- 21.05.2015 00:00
Gerede’nin Samat KöyündenMehmet Kayış, 1326 (1908) Samat Köyü doğumludur. Askerlikten önce köyde azalık yapmış ve aza iken Ankara-Sarıkışla’ya asker olarak gider. O dönemin Muhtarı da Ali Yiğitbaş’dır. Mehmet Kayış, Sarıkışla’da nalbant çavuşu olarak görev yaparken, Encümen Azasının Çatacık mevkiini avlattırıp sonra da sahip olmak istediğini duyar ve bunu hazmedemez. Daha evvel merasimlerde, Başbakan İsmet İnönü’yü birkaç defa gördüğü için “Ben nasıl olsa Başbakanı tanıyorum, gidip Başbakana bu durumu anlatayım” diye düşünür.
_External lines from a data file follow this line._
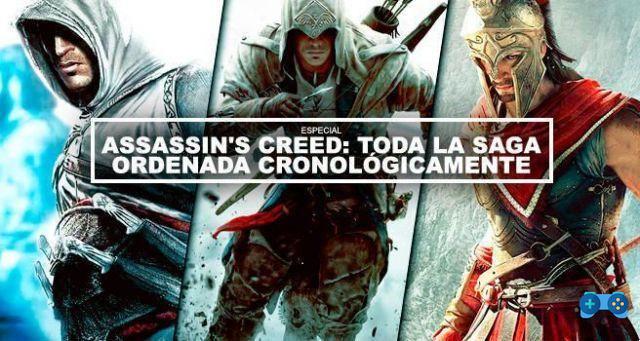 Assassins Creed game saga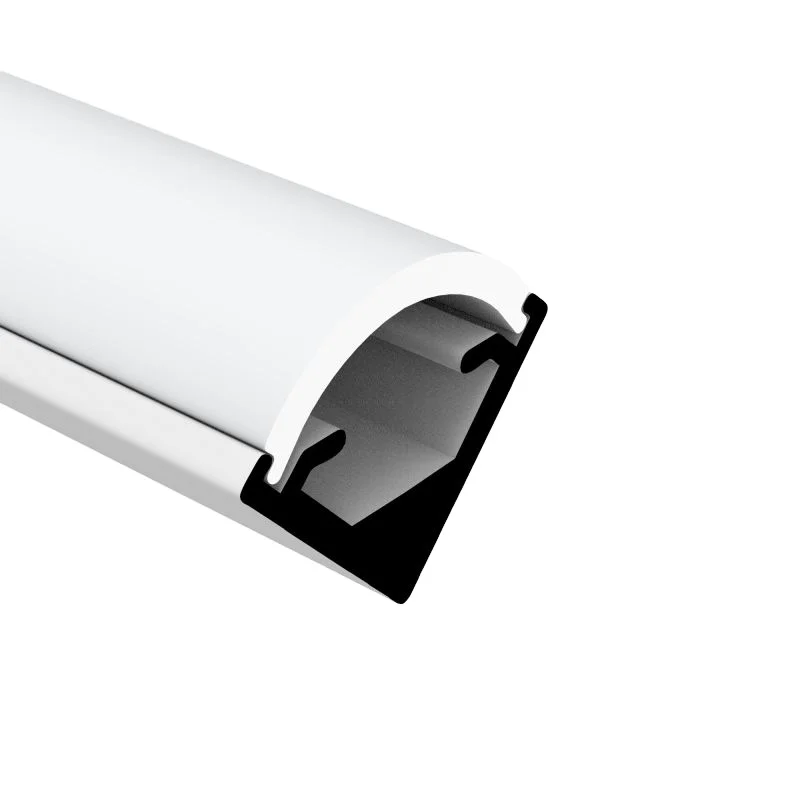 Small size 45 degree lighting corner corner lamp ceiling light aluminum trough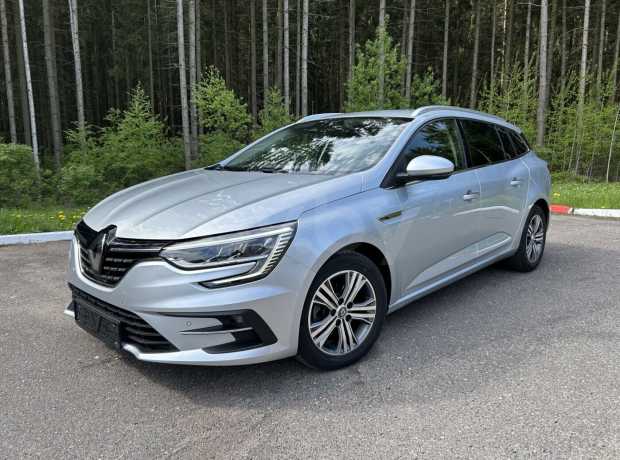 Renault Megane IV Рестайлинг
Çarşı iznine çıkınca, Başbakanlığa gider ve içeri girmek isteyince, nöbetçi asker mani olur. Nöbetçi askerle münakaşa ederken, içeriden eli arkasında olarak kapının önünde gezinen bir adam kapıyı açar ve “Ne oluyor?” diye sorar. Nöbetçi asker “Bu asker, ben Başbakan İnönü’yle görüşmek istiyorum diyor” deyince, içeride gezinen adam “Gelsin” der.[1]
Mehmet Kayış, başbakanlık kapısından içeri girer. İnönü’nün kapısı açık olduğundan İçeride İnönü’yü görünce hemen yanına varır ve köyde olup bitenleri anlatmaya başlar. Bu anlatılanları dışarıda dinleyen, kapı önünde gezinen Mustafa Kemal hemen içeri girer, yumruğunu masanın üzerine vurarak “İsmet, biz bu vatanı bunun için mi kurtardık? Hemen Bolu Valisini ara ve hakkında araştırma yapsın” der.
Hemen Bolu Valiliği’ne telgraf çekilir ve Mehmet Kayış’a da “Sana yirmi gün izin verdik, memleketine git” derler.
Mehmet Kayış yürüyerek Sarı Kışlaya gelip, komutanına durumu anlatır. Komutanlar gülüşerek eğlenmeye başlarlar, inanmazlar. Mehmet Kayış, komutanlarının yanından ayrıldıktan sonra, izinsiz olarak askeriyeden çıkıp Başbakanın yanına tekrar gelir ve komutanlarının kendine inanmadıklarını ve kendisine izin kâğıdı verilmesini söyler.
İnönü hemen kendisine bir izin kâğıdı yazıp imzalayarak verir. “Bunu komutanlarına ver seni gönderirler” der.
Mehmet Kayış kışlasına gelip komutanlarına, Başbakanın verdiği kâğıdı gösterince komutanlar, Mehmet Kayış’ı izine gönderirler.
Mehmet Kayış köye geldiğinde, encümenin tevkif edildiğini ve köyde dedikodunun alıp yürüdüğünü görür. Ertesi gün de Gerede’den askerler gelip avlanan yerleri tamamen yıkıp dağıtırlar.
Mehmet Kayışın izni bitip Ankara’ya döndükten sonra Başbakan’a; köyde olup bitenler hakkında malumat verir ve ondan sonra da kışlasına dönüp askerliğini tamamlar. Teskeresini alıp köyüne gelerek köyde ihtiyar heyeti azası olur. Sonunda Çatacık mevkiini de köylü, tarla olarak paylaşırlar.
[1] Gezinen adam, gök gözlü bir adamdı. O da Mustafa Kemal’miş. Ben bilmiyordum, sonradan öğrendim, derdi.